Making a Figure 8. This exercise is done exactly as it sounds. All you need to do is imagine that there is a giant number 8 on the floor or the wall in front of you, and follow the curves of that 8 with only your eyes, keeping your head still. Once you have completed a full tracing of the 8, reverse the direction. Do this several times on each side.
Directional movement. This exercise is similar to #2, but this time, you will be focusing on moving your eyes in specific directions. Start by keeping your head still and only moving your eyes from the center to the left five or six times. Repeat this movement on the right side, then start the routine over by looking up and then down. Directional movement will help strengthen your eyes and further develop their ability to respond quickly and precisely.
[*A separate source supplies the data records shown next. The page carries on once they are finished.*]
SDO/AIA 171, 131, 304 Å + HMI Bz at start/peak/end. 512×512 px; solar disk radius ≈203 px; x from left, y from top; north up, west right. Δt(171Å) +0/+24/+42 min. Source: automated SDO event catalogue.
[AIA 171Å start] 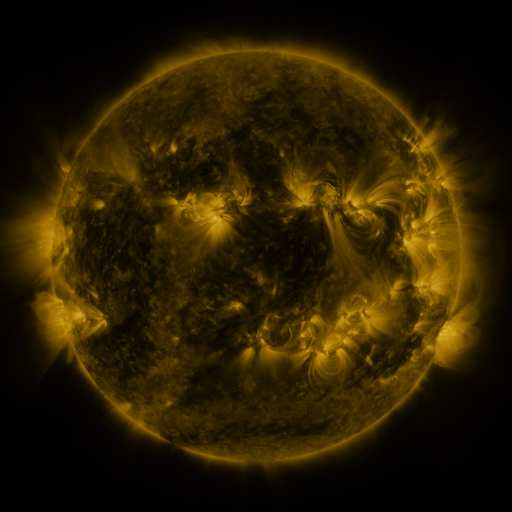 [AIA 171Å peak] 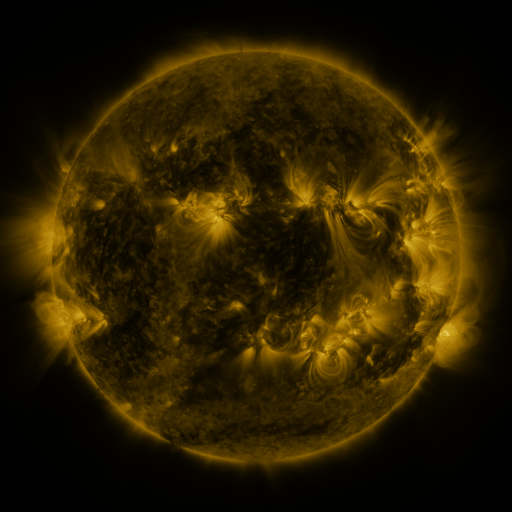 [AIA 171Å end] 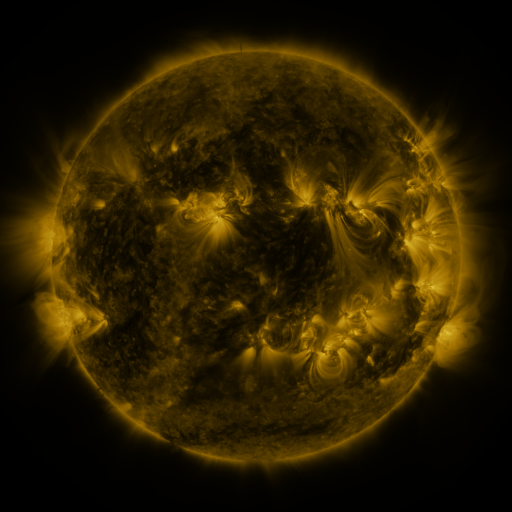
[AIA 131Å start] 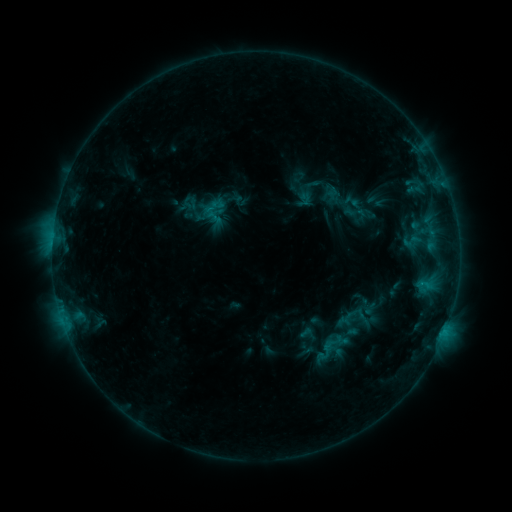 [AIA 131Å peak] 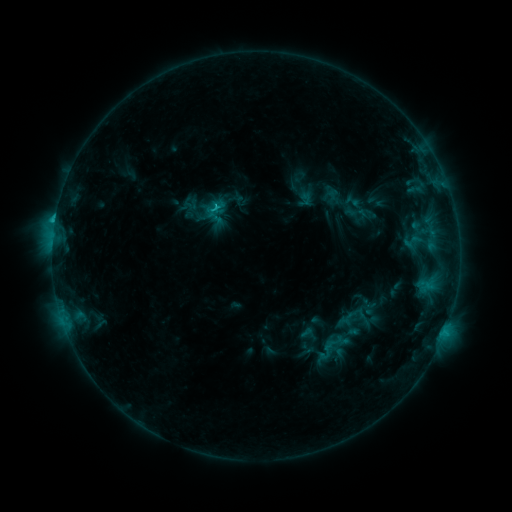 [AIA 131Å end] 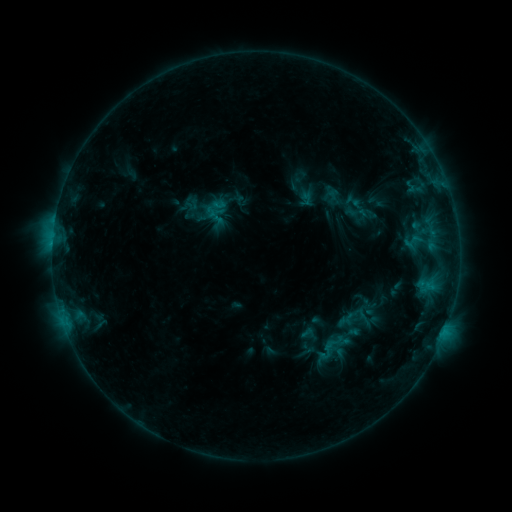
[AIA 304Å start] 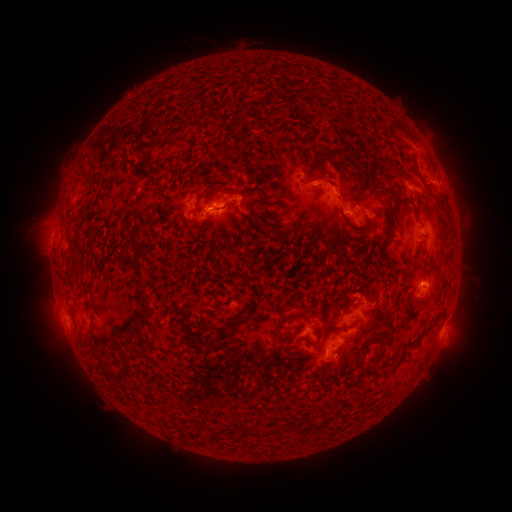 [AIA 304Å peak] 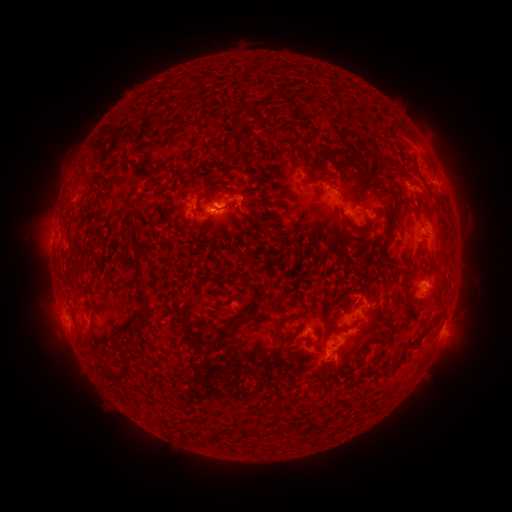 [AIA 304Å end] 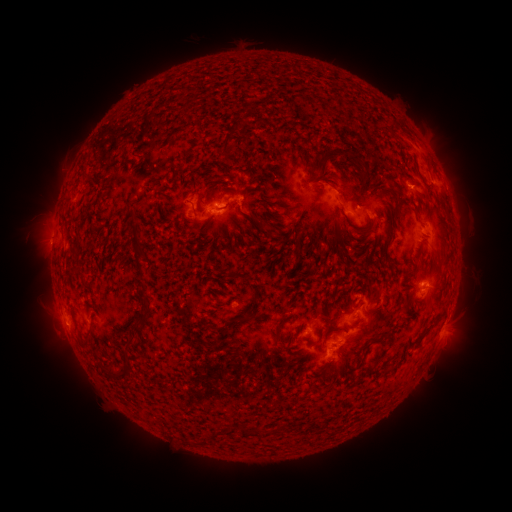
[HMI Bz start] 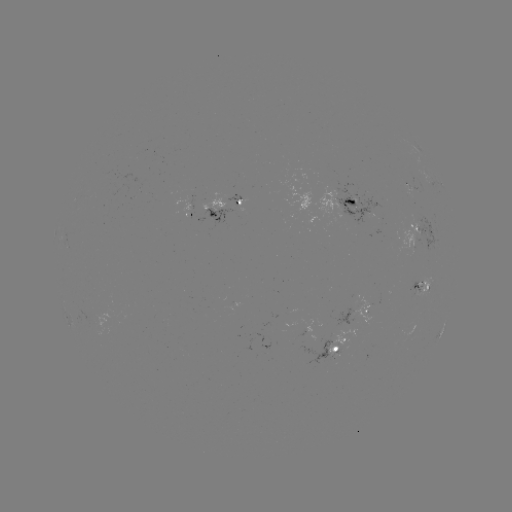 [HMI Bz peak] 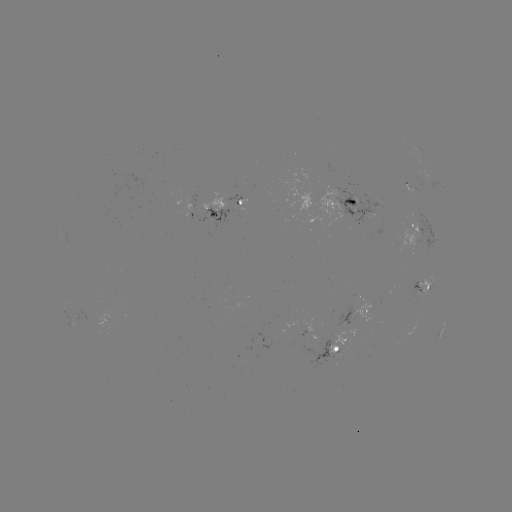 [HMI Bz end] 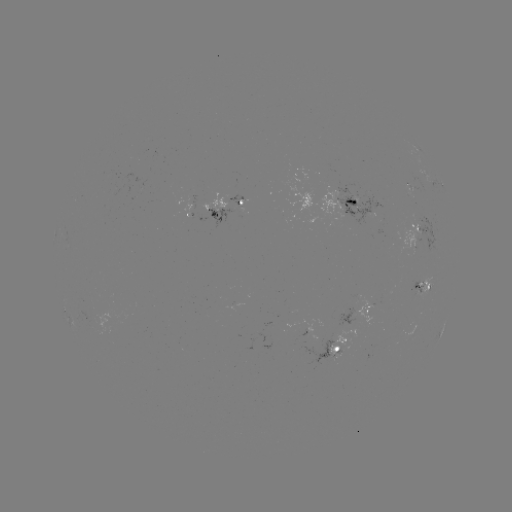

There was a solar flare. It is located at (55, 224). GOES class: C1.5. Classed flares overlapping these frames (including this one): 1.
Resting your eyes. As every athlete knows, rest is a critical part of getting stronger, faster, and healthier. As muscles, your eyes need to rejuvenate just as much as the rest of your body. Aside from getting enough sleep to aid repair and recovery, it is important to give your eyes a break from daily activities such as reading or staring at a computer screen. While it is true that many of us cannot simply pause our work on a whim, we can still alleviate some of the strain we put on our eyes by incorporating brief resting periods into our activities. For example, you should never stare at a computer screen for more than 20 minutes at a time. So every 20 minutes, take your eyes off the screen and focus on something in the distance – maybe out the window or down a hallway. Making this a habit will help prevent depth perception problems, and as an added bonus, it can also help prevent migraines.
Your eyes are yours for life, so now is time to start taking good care of them. Although you may not necessarily be able to prevent every possible eye condition, especially as you age, there are certain steps you can take to preserve the vision you have now and prevent vision problems in the future.